--- START ---

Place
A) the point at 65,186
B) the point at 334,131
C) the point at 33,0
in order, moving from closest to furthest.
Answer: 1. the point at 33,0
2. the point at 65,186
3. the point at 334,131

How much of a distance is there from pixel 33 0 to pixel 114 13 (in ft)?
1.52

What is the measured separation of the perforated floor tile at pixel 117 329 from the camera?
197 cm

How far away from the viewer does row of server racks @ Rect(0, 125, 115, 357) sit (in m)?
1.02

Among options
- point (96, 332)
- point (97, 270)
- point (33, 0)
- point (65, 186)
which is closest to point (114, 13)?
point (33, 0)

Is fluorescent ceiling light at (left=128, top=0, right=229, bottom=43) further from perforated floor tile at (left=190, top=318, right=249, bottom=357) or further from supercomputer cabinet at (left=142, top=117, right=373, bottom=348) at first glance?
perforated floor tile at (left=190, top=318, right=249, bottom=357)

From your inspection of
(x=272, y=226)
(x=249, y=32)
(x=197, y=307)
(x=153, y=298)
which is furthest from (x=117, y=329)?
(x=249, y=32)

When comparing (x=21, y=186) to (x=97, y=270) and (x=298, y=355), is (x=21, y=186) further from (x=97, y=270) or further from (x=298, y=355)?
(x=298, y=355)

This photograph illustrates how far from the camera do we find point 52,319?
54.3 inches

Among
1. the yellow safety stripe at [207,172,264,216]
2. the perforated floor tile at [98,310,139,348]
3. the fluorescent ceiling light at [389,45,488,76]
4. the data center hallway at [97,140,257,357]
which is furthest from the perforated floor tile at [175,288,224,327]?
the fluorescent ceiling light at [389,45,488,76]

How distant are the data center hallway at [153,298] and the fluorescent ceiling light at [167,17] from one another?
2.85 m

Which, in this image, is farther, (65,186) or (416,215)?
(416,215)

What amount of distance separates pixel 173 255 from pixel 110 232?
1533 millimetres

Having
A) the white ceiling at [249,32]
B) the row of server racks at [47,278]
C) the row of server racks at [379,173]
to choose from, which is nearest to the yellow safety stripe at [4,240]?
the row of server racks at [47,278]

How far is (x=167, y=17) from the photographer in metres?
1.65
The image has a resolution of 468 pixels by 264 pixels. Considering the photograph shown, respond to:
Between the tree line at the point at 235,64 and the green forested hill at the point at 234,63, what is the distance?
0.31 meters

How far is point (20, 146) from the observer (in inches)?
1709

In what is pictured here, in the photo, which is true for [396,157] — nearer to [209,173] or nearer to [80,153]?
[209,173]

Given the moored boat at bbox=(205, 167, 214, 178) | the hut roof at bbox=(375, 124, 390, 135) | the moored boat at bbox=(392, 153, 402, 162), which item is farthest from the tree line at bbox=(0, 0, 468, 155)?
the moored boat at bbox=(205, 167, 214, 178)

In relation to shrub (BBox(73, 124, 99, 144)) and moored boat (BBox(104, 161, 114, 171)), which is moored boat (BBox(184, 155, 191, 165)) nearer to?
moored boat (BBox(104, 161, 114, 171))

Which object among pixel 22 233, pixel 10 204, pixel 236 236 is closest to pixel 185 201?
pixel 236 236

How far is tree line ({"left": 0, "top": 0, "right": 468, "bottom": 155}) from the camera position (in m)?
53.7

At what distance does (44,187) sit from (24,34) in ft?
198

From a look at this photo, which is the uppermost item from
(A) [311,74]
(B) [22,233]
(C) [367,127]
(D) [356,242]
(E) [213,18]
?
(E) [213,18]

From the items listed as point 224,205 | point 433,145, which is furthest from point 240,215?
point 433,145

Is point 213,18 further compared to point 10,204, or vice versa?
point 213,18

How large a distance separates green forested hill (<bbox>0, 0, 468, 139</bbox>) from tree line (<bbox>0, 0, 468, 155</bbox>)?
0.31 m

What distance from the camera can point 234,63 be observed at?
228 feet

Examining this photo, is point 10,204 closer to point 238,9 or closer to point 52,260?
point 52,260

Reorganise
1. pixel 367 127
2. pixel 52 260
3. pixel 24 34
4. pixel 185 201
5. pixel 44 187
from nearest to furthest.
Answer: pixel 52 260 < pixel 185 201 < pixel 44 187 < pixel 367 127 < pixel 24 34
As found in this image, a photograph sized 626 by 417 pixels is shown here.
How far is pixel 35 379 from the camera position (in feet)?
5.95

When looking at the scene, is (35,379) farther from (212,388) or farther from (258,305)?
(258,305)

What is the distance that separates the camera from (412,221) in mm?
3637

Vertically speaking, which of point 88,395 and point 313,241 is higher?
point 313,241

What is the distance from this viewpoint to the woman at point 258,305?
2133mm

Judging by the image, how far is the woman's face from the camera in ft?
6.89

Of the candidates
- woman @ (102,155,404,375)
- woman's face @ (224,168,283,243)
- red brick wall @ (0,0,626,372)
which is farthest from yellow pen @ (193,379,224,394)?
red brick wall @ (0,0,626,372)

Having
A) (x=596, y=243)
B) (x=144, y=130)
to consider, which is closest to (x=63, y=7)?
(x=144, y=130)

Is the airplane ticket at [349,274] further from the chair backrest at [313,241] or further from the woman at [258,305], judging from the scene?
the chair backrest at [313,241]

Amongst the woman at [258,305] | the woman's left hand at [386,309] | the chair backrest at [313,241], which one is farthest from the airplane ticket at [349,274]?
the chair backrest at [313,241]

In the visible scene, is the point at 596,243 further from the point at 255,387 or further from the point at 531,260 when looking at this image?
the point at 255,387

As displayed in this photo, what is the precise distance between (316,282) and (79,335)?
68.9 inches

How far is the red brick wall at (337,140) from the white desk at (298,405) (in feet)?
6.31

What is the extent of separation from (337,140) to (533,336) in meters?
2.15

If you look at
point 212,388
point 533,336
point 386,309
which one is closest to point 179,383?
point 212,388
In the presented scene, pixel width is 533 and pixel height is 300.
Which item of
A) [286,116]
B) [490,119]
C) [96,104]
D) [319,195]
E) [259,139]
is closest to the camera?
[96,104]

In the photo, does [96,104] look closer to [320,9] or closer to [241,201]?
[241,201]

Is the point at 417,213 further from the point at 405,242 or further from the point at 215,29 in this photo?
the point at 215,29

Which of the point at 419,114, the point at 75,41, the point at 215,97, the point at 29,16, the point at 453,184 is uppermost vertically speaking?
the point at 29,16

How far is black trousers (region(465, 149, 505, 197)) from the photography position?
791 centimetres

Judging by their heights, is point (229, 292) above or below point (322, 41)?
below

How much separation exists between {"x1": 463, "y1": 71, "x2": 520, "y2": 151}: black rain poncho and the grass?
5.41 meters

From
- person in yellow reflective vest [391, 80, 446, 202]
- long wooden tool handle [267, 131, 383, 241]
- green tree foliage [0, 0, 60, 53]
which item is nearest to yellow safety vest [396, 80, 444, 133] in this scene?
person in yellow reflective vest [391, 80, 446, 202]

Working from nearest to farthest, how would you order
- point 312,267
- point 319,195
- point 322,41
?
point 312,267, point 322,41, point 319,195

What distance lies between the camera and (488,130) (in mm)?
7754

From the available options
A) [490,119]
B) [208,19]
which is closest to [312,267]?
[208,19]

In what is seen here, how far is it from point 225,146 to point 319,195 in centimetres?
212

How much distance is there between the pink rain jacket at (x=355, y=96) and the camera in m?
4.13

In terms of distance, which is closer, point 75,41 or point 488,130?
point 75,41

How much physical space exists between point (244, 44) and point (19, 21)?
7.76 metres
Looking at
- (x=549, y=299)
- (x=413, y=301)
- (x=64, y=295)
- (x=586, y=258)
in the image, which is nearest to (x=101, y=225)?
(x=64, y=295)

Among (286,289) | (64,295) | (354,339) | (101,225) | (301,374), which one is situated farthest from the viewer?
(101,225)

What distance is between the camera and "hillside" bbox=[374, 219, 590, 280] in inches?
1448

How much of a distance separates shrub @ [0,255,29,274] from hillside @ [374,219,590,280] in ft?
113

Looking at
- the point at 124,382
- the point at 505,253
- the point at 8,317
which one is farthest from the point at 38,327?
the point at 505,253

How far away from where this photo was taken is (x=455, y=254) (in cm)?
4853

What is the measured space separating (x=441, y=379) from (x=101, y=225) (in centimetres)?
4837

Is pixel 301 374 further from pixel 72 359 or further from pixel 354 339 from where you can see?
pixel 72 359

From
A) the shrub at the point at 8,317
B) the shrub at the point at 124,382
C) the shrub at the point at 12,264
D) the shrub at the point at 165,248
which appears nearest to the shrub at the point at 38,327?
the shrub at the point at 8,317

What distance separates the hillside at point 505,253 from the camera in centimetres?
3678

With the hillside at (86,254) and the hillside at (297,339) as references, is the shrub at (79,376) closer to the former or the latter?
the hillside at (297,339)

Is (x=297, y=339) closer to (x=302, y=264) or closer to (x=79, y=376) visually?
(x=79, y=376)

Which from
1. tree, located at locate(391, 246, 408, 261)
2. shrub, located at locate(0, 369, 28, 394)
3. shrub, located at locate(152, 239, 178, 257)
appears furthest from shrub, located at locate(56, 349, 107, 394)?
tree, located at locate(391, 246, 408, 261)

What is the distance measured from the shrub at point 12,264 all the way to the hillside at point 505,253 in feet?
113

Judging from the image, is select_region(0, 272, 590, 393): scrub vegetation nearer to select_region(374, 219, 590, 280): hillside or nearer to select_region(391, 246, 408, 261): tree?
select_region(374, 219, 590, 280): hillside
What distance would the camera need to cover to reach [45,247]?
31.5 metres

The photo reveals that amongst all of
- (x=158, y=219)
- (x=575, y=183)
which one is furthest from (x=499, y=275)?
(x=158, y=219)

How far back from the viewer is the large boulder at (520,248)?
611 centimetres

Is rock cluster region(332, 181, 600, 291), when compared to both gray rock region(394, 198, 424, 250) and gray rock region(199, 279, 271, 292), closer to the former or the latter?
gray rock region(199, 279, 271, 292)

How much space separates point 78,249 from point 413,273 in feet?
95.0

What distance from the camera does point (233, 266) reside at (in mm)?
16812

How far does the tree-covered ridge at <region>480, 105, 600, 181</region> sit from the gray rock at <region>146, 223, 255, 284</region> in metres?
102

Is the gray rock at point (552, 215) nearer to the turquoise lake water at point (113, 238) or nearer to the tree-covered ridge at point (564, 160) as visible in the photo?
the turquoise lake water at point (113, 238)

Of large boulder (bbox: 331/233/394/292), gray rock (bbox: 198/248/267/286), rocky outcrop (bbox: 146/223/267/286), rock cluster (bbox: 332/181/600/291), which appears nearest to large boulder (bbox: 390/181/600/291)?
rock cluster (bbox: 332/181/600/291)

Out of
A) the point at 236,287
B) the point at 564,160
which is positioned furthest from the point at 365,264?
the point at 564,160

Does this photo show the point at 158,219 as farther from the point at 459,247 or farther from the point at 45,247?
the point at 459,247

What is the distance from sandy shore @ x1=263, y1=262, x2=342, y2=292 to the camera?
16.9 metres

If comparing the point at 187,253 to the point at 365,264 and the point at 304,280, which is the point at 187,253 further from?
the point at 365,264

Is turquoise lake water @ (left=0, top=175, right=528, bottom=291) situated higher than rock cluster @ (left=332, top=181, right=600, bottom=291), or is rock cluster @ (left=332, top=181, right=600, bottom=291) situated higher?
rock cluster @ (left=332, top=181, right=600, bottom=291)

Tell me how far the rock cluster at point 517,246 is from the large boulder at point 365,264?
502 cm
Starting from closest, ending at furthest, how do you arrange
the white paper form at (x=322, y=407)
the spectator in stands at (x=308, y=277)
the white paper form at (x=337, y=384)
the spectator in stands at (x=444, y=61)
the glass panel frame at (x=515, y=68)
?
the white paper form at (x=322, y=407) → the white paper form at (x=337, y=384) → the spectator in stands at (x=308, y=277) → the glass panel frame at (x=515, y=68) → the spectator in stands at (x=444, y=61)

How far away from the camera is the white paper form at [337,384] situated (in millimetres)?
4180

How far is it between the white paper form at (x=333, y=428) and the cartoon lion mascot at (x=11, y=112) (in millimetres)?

--- END ---

= What is expected =
List every line of the items above that contains the word "pixels", copying each line in full.

= Written answer =
The image has a resolution of 468 pixels by 264 pixels. Considering the photograph shown, respond to:
As found in this image, a photograph sized 626 by 417 pixels is shown here.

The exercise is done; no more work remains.